# The request:
Reproduce the entire listing verbatim, omitting the pictures from your answer.

--- START Data to use ---

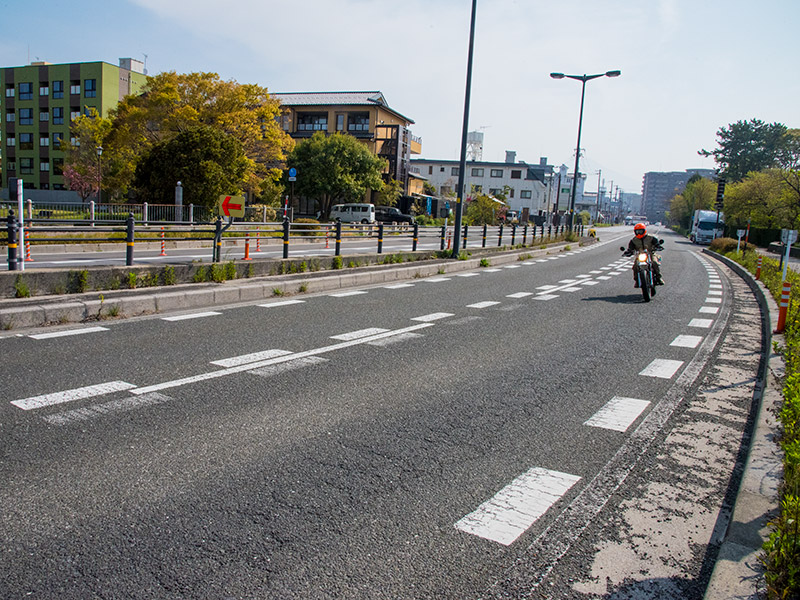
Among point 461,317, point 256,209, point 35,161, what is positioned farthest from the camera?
point 35,161

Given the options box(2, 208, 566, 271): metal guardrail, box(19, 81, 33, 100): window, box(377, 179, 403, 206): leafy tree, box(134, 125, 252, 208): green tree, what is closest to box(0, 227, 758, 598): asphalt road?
box(2, 208, 566, 271): metal guardrail

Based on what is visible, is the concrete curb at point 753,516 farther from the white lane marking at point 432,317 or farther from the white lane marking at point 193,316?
the white lane marking at point 193,316

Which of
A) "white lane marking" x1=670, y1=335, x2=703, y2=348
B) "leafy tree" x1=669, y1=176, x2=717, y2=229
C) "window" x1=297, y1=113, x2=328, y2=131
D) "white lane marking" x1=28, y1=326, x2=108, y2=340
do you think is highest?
"window" x1=297, y1=113, x2=328, y2=131

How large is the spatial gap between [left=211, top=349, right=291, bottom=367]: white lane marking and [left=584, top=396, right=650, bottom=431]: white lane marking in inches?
135

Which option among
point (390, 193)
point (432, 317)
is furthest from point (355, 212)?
point (432, 317)

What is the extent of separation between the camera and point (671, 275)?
20.6 m

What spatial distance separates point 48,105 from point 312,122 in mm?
28321

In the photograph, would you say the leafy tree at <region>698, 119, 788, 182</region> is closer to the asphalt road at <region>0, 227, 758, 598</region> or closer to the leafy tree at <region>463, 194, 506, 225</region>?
the leafy tree at <region>463, 194, 506, 225</region>

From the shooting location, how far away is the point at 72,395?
Result: 16.8ft

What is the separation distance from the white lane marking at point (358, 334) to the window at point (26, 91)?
75.2 m

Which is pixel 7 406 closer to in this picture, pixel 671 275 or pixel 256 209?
pixel 671 275

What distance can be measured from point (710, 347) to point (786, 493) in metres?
5.53

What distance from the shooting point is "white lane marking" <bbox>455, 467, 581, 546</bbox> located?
3244mm

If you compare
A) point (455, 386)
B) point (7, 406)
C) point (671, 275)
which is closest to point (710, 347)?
point (455, 386)
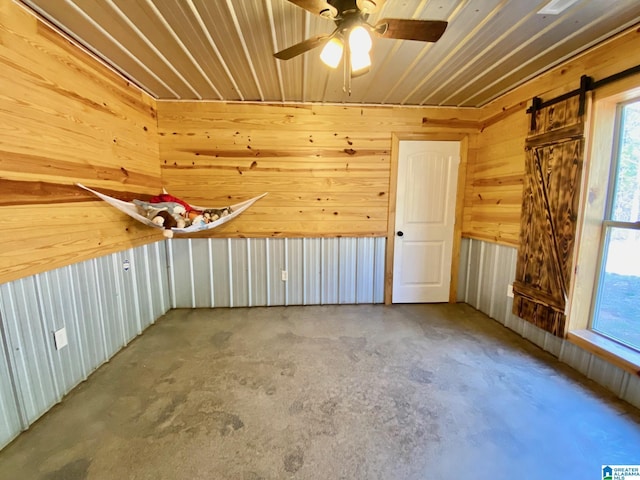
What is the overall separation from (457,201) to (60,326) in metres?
3.63

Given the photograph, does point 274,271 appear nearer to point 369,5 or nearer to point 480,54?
point 369,5

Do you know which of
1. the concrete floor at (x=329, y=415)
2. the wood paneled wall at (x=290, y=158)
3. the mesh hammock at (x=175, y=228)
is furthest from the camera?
the wood paneled wall at (x=290, y=158)

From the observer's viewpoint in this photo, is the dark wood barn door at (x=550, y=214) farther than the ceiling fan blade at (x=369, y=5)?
Yes

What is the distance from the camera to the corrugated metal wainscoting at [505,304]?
5.89ft

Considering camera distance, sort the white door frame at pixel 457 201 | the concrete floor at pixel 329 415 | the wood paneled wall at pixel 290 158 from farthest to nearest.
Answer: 1. the white door frame at pixel 457 201
2. the wood paneled wall at pixel 290 158
3. the concrete floor at pixel 329 415

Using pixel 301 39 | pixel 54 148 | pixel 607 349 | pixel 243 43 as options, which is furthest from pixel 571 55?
pixel 54 148

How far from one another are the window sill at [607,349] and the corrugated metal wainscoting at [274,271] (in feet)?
5.72

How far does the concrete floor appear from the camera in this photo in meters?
1.32

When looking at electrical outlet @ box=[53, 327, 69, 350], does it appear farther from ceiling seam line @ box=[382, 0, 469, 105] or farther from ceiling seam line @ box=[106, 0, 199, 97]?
ceiling seam line @ box=[382, 0, 469, 105]

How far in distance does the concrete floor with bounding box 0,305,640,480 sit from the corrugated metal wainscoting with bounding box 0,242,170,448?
115 mm

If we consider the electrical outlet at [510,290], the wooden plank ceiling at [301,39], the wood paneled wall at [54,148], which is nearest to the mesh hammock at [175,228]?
the wood paneled wall at [54,148]

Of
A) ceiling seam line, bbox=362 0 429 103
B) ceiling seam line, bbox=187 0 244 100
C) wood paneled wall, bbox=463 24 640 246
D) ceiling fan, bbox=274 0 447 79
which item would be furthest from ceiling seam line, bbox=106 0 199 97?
wood paneled wall, bbox=463 24 640 246

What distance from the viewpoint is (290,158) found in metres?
3.06

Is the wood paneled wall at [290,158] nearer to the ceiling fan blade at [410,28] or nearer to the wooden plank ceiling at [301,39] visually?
the wooden plank ceiling at [301,39]
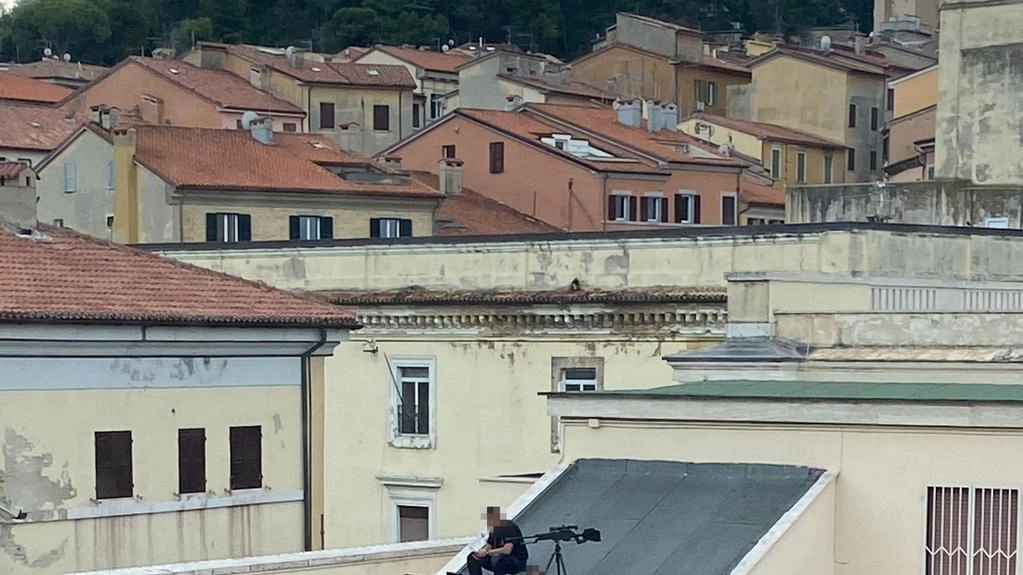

--- END Data to use ---

# Task answer:
Among point 461,317, point 256,209, point 35,161, what is positioned farthest from the camera?
point 35,161

Given the options box(2, 208, 566, 271): metal guardrail, box(19, 81, 33, 100): window, box(377, 179, 403, 206): leafy tree, box(134, 125, 252, 208): green tree, what is closest to box(0, 227, 758, 598): asphalt road?
box(2, 208, 566, 271): metal guardrail

Based on what is visible, is the concrete curb at point 753,516 farther from the white lane marking at point 432,317 or farther from the white lane marking at point 193,316?
the white lane marking at point 193,316

Which of
A) "white lane marking" x1=670, y1=335, x2=703, y2=348
B) "leafy tree" x1=669, y1=176, x2=717, y2=229
C) "window" x1=297, y1=113, x2=328, y2=131
D) "white lane marking" x1=28, y1=326, x2=108, y2=340
do you think is highest?
"window" x1=297, y1=113, x2=328, y2=131

How large is the spatial gap between [left=211, top=349, right=291, bottom=367]: white lane marking and [left=584, top=396, right=650, bottom=431]: white lane marking in inches?
135

Which option among
point (390, 193)
point (432, 317)
is furthest from point (355, 212)?
point (432, 317)

What is the extent of separation between the camera and point (671, 275)?
20.6 m

What spatial distance separates point 48,105 from point 312,122 in mm?
28321

In the photograph, would you say the leafy tree at <region>698, 119, 788, 182</region> is closer to the asphalt road at <region>0, 227, 758, 598</region> or closer to the leafy tree at <region>463, 194, 506, 225</region>?
the leafy tree at <region>463, 194, 506, 225</region>

From the shooting location, how far away is the point at 72,395?
Result: 16.8ft

What is the separation distance from the white lane marking at point (358, 334) to the window at point (26, 91)?
75.2 m

Which is pixel 7 406 closer to in this picture, pixel 671 275 or pixel 256 209?
pixel 671 275

What distance can be measured from point (710, 347) to point (786, 493) in metres?
5.53

What distance from the shooting point is "white lane marking" <bbox>455, 467, 581, 546</bbox> located?
3244mm

If you compare
A) point (455, 386)
B) point (7, 406)
C) point (671, 275)
which is closest to point (710, 347)?
point (455, 386)
What is the overall separation from (457,201) to (60,326) in metres?
3.63

Given the photograph, does point 274,271 appear nearer to point 369,5 or nearer to point 480,54?
point 369,5

Do you know which of
1. the concrete floor at (x=329, y=415)
2. the wood paneled wall at (x=290, y=158)
3. the mesh hammock at (x=175, y=228)
is furthest from the camera?
the wood paneled wall at (x=290, y=158)

From the observer's viewpoint in this photo, is the dark wood barn door at (x=550, y=214) farther than the ceiling fan blade at (x=369, y=5)?
Yes

What is the distance from the camera to the corrugated metal wainscoting at [505,304]?
5.89ft

Considering camera distance, sort the white door frame at pixel 457 201 | the concrete floor at pixel 329 415 | the wood paneled wall at pixel 290 158 from farthest to nearest.
Answer: 1. the white door frame at pixel 457 201
2. the wood paneled wall at pixel 290 158
3. the concrete floor at pixel 329 415

Using pixel 301 39 | pixel 54 148 | pixel 607 349 | pixel 243 43 as options, which is furthest from pixel 571 55?
pixel 54 148

How far from one another are the window sill at [607,349] and the corrugated metal wainscoting at [274,271] (in feet)?
5.72

How far does the concrete floor appear from the camera in this photo in meters?
1.32

When looking at electrical outlet @ box=[53, 327, 69, 350], does it appear farther from ceiling seam line @ box=[382, 0, 469, 105] or farther from ceiling seam line @ box=[106, 0, 199, 97]?
ceiling seam line @ box=[382, 0, 469, 105]

How far in distance does the concrete floor with bounding box 0,305,640,480 sit from the corrugated metal wainscoting with bounding box 0,242,170,448?
115 mm

If we consider the electrical outlet at [510,290], the wooden plank ceiling at [301,39], the wood paneled wall at [54,148], which is nearest to the mesh hammock at [175,228]?
the wood paneled wall at [54,148]

Of
A) ceiling seam line, bbox=362 0 429 103
B) ceiling seam line, bbox=187 0 244 100
C) wood paneled wall, bbox=463 24 640 246
D) ceiling fan, bbox=274 0 447 79
which item would be furthest from ceiling seam line, bbox=106 0 199 97?
wood paneled wall, bbox=463 24 640 246

What distance from the viewpoint is (290,158) found in metres?
3.06

Is the wood paneled wall at [290,158] nearer to the ceiling fan blade at [410,28] or nearer to the wooden plank ceiling at [301,39] visually?
the wooden plank ceiling at [301,39]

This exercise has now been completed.